TASK
Write out the game-night report below in full, word for word.

PROVIDED TEXT
I also had enough science for the Wormhole generator, which allowed me to block the Warp Gate in my backyard with 4 ships in the final turn. Michel was invading Gareth’s home systems with Neutron Bombs (the only one to turn up all game), while Gareth tried to break through my Warp Gate- he succeeded in pushing a couple of ships through and seizing a valuable system.
Philip 42 Gareth 38 (?) Michel 32 (?)
And back to bluffing...
To end the evening off, the maximum number of 6 players joined in for a few fun games of Coup. Gary had a vendetta for David, which resulted him exiting stage right rather early for 2 games running. Dan II proved to be quite a competent player, but was eliminated early in round 3 to leave him uttering those immortal words - "How did I win the last game?!"

Philip played the Ambassador 3 times running, even though there were only 3 cards in the middle of the table to swap with, and as per usual, everyone had at least 1 Duke in front of them.

To the best of my knowledge, David, Dan and Noel won a game each - a fine way to end an evening.

Wednesday, 23 January 2013


We began with a trick-taking game...
Die Sieben Siegel (thanks Jon)
Time for a quick card-game with the early arrives. Initially, Inago sat down to play a hand, but quickly passed it on to James II who made bids for the first round. Then, before the game started, his food arrived, so Philip took over his position. Philip claims that James’ bidding may have been suspect, as he ended the round on a massive 17 points! Consequently, James I’s saboteur earned him a big fat zero.
In the second round, Michel took the saboteur, but as only one black token was taken, he ended on -3. Philip did much better with his own bidding, and simply scored -1.
Jon managed a perfect second round, and therefore squeaked victory in this 2 round game.
Jon -2; James I -3; Alex -3; Michel -4; Philip -18

French or Industrial?
Revolution (thanks Jon)
It’s been a long time since this simultaneous action-selection / area majority game has hit the table at IBG, so it was a welcome return tonight. Alex and James II had played once before in the dim and distant past, and it was new to Gareth II.

DATA EXCERPTS
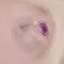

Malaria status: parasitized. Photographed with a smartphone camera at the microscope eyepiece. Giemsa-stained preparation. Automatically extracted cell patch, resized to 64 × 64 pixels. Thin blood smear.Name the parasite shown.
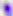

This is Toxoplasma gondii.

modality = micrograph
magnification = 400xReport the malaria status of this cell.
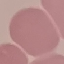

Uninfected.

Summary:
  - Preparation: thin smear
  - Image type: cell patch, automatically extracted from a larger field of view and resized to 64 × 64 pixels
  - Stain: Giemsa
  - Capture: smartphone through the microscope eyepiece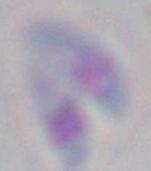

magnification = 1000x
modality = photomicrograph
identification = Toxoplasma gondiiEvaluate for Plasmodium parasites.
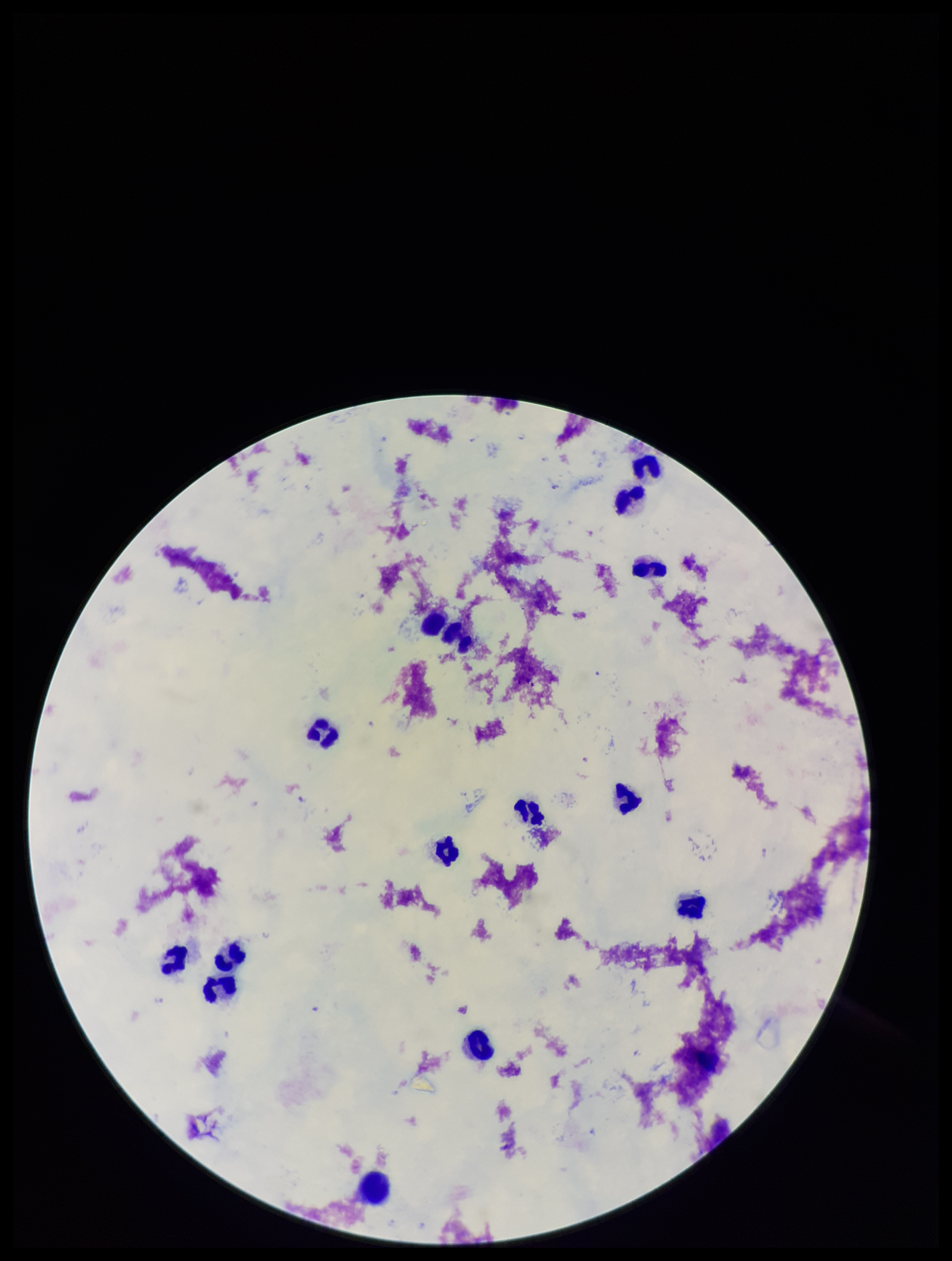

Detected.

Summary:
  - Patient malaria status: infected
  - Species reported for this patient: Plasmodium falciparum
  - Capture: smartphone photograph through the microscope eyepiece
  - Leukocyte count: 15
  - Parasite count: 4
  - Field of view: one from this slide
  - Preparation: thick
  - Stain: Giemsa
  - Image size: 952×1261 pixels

EXERCISE ANSWER
I also had enough science for the Wormhole generator, which allowed me to block the Warp Gate in my backyard with 4 ships in the final turn. Michel was invading Gareth’s home systems with Neutron Bombs (the only one to turn up all game), while Gareth tried to break through my Warp Gate- he succeeded in pushing a couple of ships through and seizing a valuable system.
Philip 42 Gareth 38 (?) Michel 32 (?)
And back to bluffing...
To end the evening off, the maximum number of 6 players joined in for a few fun games of Coup. Gary had a vendetta for David, which resulted him exiting stage right rather early for 2 games running. Dan II proved to be quite a competent player, but was eliminated early in round 3 to leave him uttering those immortal words - "How did I win the last game?!"

Philip played the Ambassador 3 times running, even though there were only 3 cards in the middle of the table to swap with, and as per usual, everyone had at least 1 Duke in front of them.

To the best of my knowledge, David, Dan and Noel won a game each - a fine way to end an evening.

Wednesday, 23 January 2013


We began with a trick-taking game...
Die Sieben Siegel (thanks Jon)
Time for a quick card-game with the early arrives. Initially, Inago sat down to play a hand, but quickly passed it on to James II who made bids for the first round. Then, before the game started, his food arrived, so Philip took over his position. Philip claims that James’ bidding may have been suspect, as he ended the round on a massive 17 points! Consequently, James I’s saboteur earned him a big fat zero.
In the second round, Michel took the saboteur, but as only one black token was taken, he ended on -3. Philip did much better with his own bidding, and simply scored -1.
Jon managed a perfect second round, and therefore squeaked victory in this 2 round game.
Jon -2; James I -3; Alex -3; Michel -4; Philip -18

French or Industrial?
Revolution (thanks Jon)
It’s been a long time since this simultaneous action-selection / area majority game has hit the table at IBG, so it was a welcome return tonight. Alex and James II had played once before in the dim and distant past, and it was new to Gareth II.